Memorial Day: It’s Complicated… 

As I’m doing research on family ancestry, I’m finding a very high percentage of our family’s forebears who served in the Civil War (both north and south); quite a few Revolutionary War veterans, and several WWI AND WWII military. We have a couple of career military relatives who are currently serving who have been brave, earnest and dutiful in their service and we are proud of their sincerity.

I’ve both spoken and written in opposition to various wars and have filled many care packages for those serving overseas. It seems there is rarely “one right way” to view war and peace. I’ve been about speaking against misguided military intervention but honoring and respecting our soldiers. Kind of confusing.

In another case, I feel passionately that it was right to intervene with Hitler’s activities in WWII. But the internment camps for Japanese Americans during the same war was a misguided exercise in fear and racism, not unlike the attitude some hold toward “all Muslims” today (post-9/11 and post-Isis terrorism). And certainly the use of the atomic bomb demonstrated that there clearly are moral limits to the use of indiscriminate force.

On holidays like Memorial Day, I often wish I could just be patriotic or just be completely against it all. It would be simpler, more fun for the moment to feel morally certain.

Unfortunately, we somehow have to keep walking the less popular road of the not-quite-middle-ground. It can be a lonely road in today’s political climate. To live a deeply spiritual life in our complex world means seeing the Sacred in every person and having compassion even for those whose point of view would choose to obliterate our viewpoint. Ugh!

It is easier when I watch birds fly, feel the wind in my face, pray and meditate at sunrise, look out on vast oceans and deserts, see the sunset over the horizon or hike up a tall mountain to view wilderness. It is easier when I let go of “us vs. them” and focus on oneness.

There is so much more to this universe than our own perspective. So I will lift my gratitude today for the triumph of love, unity, respect, diversity, kindness, and courage. I will celebrate the passage of time, moments of healing and reunion, and I will honor ancestors who sought to do their best – whatever their beliefs – and seek compassion and forgiveness for us all.

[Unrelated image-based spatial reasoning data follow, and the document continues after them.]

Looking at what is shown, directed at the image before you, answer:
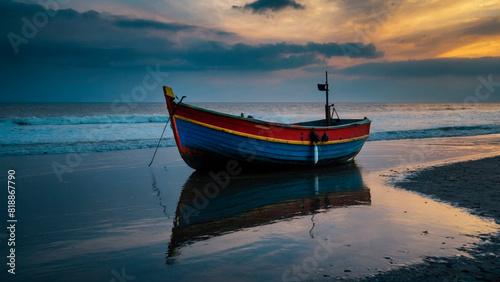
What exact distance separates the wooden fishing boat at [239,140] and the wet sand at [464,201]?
10.1 feet

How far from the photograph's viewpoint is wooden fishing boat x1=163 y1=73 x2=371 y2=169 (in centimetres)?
948

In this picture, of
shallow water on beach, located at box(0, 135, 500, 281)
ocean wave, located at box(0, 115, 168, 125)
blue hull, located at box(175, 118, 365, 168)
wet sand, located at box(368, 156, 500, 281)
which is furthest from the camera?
ocean wave, located at box(0, 115, 168, 125)

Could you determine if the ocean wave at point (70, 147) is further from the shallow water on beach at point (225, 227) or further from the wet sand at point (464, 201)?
the wet sand at point (464, 201)

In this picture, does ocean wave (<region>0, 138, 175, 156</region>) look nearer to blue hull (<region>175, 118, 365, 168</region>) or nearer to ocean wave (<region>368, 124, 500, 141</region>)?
blue hull (<region>175, 118, 365, 168</region>)

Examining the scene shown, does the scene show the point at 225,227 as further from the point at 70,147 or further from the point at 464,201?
the point at 70,147

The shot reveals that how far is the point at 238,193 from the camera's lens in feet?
27.1

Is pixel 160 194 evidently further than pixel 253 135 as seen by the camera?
No

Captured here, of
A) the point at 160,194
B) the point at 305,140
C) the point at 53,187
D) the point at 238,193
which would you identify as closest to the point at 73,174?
the point at 53,187

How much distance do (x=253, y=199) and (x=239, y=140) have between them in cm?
250

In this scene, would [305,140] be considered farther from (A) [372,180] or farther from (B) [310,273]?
(B) [310,273]

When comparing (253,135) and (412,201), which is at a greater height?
(253,135)

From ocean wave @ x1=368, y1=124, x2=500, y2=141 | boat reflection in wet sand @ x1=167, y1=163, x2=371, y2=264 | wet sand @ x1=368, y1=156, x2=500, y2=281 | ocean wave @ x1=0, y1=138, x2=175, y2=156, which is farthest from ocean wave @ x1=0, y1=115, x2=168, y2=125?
wet sand @ x1=368, y1=156, x2=500, y2=281

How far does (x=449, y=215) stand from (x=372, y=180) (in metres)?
3.61

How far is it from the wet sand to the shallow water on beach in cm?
22
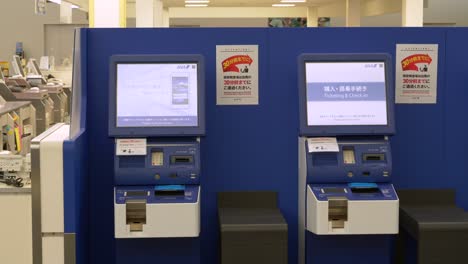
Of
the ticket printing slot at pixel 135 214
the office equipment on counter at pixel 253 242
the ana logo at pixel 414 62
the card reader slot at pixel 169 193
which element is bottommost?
the office equipment on counter at pixel 253 242

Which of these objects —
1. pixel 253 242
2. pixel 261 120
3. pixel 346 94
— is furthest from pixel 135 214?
pixel 346 94

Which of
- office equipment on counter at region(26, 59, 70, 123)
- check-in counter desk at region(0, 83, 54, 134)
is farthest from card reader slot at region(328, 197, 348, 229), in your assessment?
office equipment on counter at region(26, 59, 70, 123)

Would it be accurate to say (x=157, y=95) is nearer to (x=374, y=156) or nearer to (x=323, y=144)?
(x=323, y=144)

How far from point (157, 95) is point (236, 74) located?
0.55 m

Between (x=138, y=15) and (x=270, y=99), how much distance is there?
13.7ft

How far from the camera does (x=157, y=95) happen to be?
3801 millimetres

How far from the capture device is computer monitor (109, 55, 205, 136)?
3.75m

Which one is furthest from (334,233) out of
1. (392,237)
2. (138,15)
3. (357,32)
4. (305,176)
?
(138,15)

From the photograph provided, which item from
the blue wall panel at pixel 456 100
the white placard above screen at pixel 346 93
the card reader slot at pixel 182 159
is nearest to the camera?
the card reader slot at pixel 182 159

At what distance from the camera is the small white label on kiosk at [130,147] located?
367 centimetres

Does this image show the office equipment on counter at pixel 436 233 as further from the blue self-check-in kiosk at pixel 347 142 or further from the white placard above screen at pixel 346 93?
the white placard above screen at pixel 346 93

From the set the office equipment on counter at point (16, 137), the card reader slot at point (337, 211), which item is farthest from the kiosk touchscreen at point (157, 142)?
the card reader slot at point (337, 211)

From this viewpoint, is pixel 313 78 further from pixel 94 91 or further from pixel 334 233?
pixel 94 91

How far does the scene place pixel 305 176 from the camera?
152 inches
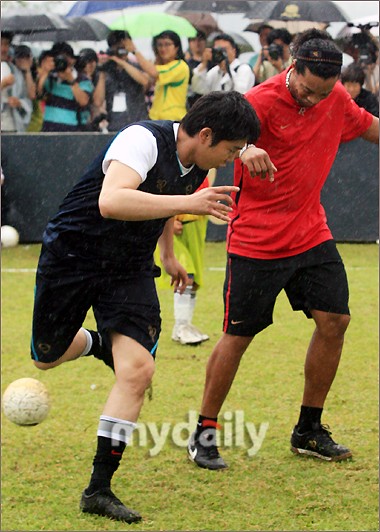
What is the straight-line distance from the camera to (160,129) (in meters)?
4.21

3 thoughts on “Memorial Day: It’s Complicated… 

  1. Hi Karen,

    I loved what you wrote! You did an amazing job of expressing the challenges that many of us baby boomers feel. We grew up post WWII. Our parents experienced the Great Depression and the war at a deeply personal level. We burned our bras, marched against mandatory ROTC, the Vietnam War, and insisted on our rights to the birth control pill and our right to choose. I look at whom is getting elected, the raping of our environment due to greed, the fact the evil doers on Wall Street are still smoking big cigars and I feel like I am caught in some strange twilight zone! What happened to my generation that we let these things happen? I recently have become more politically active. Otherwise, how can we face our grand children without being able to say, “I tried.”